Este artículo fue redactado y avalado por la farmacéutica María Vijande
· 20 junio, 2019
La tromboembolia pulmonar es una enfermedad grave que puede llegar a conducir a la muerte del paciente. Por ello, es importante llevar una vida sana y evitar el hábito tabáquico.

La tromboembolia pulmonar o embolia pulmonar es una enfermedad potencialmente mortal que se produce cuando partes de un trombo se desprenden desde alguna parte del territorio venoso, migran y se enclavan en las arterias pulmonares.

En la mayoría de las ocasiones, los émbolos proceden de una trombosis venosa profunda de las extremidades.

De todo ello resulta un defecto de oxígeno en los pulmones.

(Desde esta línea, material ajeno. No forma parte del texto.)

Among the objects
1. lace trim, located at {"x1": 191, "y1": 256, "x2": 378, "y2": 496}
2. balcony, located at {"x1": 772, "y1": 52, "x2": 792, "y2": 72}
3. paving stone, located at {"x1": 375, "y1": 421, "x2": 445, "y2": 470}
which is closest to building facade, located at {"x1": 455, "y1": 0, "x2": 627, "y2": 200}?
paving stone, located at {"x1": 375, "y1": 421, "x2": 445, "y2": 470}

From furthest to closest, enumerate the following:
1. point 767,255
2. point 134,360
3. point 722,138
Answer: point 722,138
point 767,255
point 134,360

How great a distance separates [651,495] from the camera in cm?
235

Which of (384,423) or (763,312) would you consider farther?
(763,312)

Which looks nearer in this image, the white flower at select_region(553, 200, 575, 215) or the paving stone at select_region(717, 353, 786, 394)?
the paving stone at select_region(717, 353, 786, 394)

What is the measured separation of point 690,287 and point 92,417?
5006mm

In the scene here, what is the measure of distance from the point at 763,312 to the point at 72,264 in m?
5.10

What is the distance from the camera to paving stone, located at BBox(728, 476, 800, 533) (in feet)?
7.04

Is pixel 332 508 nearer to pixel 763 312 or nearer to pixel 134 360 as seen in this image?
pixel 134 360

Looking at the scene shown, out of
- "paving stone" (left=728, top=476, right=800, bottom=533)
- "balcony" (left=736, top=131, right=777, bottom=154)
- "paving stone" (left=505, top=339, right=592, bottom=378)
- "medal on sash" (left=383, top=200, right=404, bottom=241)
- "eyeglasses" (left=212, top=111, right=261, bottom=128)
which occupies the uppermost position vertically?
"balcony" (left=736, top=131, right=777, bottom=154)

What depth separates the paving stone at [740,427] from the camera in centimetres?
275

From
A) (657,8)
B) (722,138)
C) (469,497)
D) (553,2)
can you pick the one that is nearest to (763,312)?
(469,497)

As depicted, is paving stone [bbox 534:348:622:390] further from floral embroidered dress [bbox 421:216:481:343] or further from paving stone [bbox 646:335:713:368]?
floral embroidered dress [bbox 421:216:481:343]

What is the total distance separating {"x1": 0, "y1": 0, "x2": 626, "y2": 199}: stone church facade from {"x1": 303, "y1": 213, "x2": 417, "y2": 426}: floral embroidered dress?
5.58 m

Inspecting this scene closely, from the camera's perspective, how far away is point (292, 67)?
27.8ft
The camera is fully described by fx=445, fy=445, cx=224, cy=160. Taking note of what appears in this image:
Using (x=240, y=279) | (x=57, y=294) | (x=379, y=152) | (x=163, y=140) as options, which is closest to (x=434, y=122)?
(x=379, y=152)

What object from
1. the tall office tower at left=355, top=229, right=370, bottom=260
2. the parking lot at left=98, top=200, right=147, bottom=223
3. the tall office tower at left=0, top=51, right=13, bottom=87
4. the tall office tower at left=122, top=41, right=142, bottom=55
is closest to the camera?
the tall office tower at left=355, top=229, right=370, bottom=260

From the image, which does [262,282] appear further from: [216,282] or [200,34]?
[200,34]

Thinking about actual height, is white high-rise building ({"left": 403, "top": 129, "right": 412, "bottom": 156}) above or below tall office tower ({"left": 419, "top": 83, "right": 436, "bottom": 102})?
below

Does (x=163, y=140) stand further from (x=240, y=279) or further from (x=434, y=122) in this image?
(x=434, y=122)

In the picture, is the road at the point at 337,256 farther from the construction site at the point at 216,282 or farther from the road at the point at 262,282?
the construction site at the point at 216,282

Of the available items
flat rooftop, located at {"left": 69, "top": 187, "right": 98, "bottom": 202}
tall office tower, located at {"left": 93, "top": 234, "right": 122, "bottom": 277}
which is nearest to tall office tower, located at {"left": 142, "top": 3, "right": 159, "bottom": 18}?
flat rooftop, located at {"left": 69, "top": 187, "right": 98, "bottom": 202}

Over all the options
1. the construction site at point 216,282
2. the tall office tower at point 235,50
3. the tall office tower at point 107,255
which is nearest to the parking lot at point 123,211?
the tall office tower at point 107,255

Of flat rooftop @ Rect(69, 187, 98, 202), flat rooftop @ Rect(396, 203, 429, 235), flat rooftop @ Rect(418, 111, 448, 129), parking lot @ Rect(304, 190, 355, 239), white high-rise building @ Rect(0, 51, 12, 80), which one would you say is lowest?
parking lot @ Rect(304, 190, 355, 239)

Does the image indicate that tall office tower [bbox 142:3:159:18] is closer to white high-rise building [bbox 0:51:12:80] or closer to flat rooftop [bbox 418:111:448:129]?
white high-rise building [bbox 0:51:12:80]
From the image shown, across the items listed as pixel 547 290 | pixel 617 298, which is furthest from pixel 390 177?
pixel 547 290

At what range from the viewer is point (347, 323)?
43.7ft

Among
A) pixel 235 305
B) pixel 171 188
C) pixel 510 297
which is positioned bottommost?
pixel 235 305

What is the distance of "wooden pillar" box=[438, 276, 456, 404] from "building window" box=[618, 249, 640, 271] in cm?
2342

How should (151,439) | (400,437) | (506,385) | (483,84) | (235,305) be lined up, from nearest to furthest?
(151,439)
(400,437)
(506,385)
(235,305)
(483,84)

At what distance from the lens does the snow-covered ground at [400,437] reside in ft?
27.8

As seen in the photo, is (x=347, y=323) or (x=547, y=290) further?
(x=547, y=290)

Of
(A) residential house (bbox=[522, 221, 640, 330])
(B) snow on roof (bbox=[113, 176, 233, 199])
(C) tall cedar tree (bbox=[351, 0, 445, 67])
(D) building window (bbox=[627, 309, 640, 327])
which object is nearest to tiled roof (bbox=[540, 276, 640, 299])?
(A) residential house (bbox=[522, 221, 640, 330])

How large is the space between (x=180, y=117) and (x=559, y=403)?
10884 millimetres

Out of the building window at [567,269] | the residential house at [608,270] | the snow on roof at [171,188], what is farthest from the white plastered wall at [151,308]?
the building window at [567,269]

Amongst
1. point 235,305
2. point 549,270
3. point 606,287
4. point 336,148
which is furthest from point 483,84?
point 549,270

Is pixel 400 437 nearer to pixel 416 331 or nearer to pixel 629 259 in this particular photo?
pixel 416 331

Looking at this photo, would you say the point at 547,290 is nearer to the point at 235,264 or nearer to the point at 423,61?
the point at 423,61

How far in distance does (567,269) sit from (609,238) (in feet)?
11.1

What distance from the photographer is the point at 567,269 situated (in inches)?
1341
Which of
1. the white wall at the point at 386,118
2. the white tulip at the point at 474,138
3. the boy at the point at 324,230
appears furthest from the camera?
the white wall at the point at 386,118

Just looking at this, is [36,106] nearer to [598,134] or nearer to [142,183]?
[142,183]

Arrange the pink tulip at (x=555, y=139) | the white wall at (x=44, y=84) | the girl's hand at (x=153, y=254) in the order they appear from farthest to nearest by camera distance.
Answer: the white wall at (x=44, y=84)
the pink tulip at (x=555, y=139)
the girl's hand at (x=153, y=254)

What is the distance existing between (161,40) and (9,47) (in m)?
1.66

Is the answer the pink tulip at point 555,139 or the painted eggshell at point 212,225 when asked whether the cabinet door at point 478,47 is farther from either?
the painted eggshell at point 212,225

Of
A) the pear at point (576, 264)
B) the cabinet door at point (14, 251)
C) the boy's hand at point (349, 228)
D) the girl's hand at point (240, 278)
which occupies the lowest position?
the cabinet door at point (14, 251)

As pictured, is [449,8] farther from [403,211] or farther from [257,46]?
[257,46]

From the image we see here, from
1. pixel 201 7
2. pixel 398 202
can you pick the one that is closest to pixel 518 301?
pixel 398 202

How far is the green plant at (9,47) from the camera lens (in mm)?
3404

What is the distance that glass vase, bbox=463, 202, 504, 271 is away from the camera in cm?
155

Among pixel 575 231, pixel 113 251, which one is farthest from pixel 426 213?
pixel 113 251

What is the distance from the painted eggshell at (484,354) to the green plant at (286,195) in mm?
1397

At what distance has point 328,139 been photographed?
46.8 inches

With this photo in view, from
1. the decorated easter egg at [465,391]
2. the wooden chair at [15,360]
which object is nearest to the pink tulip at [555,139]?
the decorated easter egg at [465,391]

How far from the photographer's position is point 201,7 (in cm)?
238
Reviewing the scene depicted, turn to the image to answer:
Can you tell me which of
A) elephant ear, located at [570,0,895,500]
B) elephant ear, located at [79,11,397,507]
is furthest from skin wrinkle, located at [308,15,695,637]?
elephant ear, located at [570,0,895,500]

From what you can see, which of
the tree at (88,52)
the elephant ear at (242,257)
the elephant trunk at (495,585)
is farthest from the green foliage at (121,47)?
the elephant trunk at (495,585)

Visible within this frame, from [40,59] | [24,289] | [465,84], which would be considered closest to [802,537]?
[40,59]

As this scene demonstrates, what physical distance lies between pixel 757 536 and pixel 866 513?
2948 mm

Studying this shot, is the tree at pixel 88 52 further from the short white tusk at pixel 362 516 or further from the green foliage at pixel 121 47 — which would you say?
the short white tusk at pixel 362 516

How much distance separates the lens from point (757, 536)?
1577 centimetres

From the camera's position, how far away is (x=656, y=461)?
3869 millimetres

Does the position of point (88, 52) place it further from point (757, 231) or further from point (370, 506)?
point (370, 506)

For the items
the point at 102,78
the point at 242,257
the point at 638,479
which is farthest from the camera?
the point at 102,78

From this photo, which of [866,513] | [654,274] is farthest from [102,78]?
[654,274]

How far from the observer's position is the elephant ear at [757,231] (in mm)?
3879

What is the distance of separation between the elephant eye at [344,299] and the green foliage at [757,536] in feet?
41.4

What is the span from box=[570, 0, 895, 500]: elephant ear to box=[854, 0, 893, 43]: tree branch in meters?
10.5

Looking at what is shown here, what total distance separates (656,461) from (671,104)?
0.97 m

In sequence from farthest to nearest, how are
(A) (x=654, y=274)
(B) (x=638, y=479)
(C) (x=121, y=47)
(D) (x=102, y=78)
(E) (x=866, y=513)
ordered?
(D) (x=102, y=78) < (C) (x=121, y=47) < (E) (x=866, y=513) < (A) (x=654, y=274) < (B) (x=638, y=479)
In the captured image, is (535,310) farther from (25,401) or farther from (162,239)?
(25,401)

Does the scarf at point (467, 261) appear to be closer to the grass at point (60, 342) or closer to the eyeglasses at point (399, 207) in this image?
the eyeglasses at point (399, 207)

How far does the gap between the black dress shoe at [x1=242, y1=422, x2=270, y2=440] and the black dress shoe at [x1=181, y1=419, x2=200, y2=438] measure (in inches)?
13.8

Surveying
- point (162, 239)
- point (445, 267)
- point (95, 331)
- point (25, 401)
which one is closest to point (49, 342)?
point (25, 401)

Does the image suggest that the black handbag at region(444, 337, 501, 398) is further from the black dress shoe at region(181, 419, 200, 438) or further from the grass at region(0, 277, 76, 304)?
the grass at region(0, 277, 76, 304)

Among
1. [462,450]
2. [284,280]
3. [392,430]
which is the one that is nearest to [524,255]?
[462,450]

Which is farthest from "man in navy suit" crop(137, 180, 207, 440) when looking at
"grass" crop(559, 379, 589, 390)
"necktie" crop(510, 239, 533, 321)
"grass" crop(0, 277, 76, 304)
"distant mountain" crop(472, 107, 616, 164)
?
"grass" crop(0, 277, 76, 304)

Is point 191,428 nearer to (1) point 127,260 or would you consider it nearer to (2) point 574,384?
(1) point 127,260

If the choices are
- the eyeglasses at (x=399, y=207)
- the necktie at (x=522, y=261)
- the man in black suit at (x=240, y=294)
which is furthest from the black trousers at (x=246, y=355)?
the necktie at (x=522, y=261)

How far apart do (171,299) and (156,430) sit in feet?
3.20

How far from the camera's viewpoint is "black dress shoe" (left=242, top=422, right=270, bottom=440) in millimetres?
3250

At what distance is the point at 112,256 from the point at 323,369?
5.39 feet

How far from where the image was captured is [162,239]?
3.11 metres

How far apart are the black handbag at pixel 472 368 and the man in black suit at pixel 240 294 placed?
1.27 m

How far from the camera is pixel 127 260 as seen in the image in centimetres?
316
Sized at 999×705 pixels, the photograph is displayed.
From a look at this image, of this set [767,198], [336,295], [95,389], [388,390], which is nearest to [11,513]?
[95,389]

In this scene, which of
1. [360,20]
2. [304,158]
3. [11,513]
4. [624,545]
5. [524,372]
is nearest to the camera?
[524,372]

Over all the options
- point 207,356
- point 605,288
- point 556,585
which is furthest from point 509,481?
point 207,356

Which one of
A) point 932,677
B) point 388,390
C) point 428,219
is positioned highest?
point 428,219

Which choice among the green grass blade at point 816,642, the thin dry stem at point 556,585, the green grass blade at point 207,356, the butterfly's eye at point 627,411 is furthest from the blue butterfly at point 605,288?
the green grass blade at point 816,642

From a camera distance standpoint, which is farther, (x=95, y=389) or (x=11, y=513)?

Es una de las principales emergencias médicas. Además, su diagnóstico no es fácil, pues existen pocos signos que puedan orientar al médico.

Se estima que la incidencia de la tromboembolia pulmonar es de 1 caso entre 1000 habitantes al año, aunque es probable que la cifra real sea mayor. Según los datos del Ministerio de Sanidad, en España, durante el año 2010 se diagnosticaron 22.250 casos con una mortalidad durante el ingreso del 8-9%.

Causas de la tromboembolia pulmonar

tromboembolia pulmonar

En la mayor parte de los casos, aproximadamente un 95% de ellos, el trombo o coágulo se forma en las venas de los miembros inferiores. Después, migra hacia la arteria pulmonar.

Por otra parte, también puede tratarse de aire o grasa. En el primer caso estamos frente a un émbolo gaseoso y en el segundo caso ante un émbolo graso. Esta oclusión afecta principalmente a los pulmones y al corazón:

  • Una zona de los pulmones no recibe sangre venosa, que es pobre en oxígeno, y, por lo tanto, no podrá oxigenarla. Este hecho repercutirá negativamente en el oxígeno que posteriormente llegará al resto de órganos y tejidos del paciente.
  • El corazón seguirá bombeando sangre hacia los pulmones pero con la oclusión encontrará un obstáculo. A su vez, la presión aumentará dentro de la arteria pulmonar, debilitando así el ventrículo derecho del corazón, que es la cavidad cardíaca que envía sangre sin oxígeno a los pulmones.

Factores de riesgo

Existen varios factores de riesgo que favorecen la aparición de la tromboembolia pulmonar. Los más importante son:

  • Fracturas de extremidades inferiores o cirugías recientes.
  • Reposo en la cama o inmovilización prolongados.
  • Viajes largos (más de 8 horas).
  • Estados de hipercoagulabilidad.
  • Cáncer y tratamiento con quimioterapia.
  • Obesidad.
  • Hábito tabáquico.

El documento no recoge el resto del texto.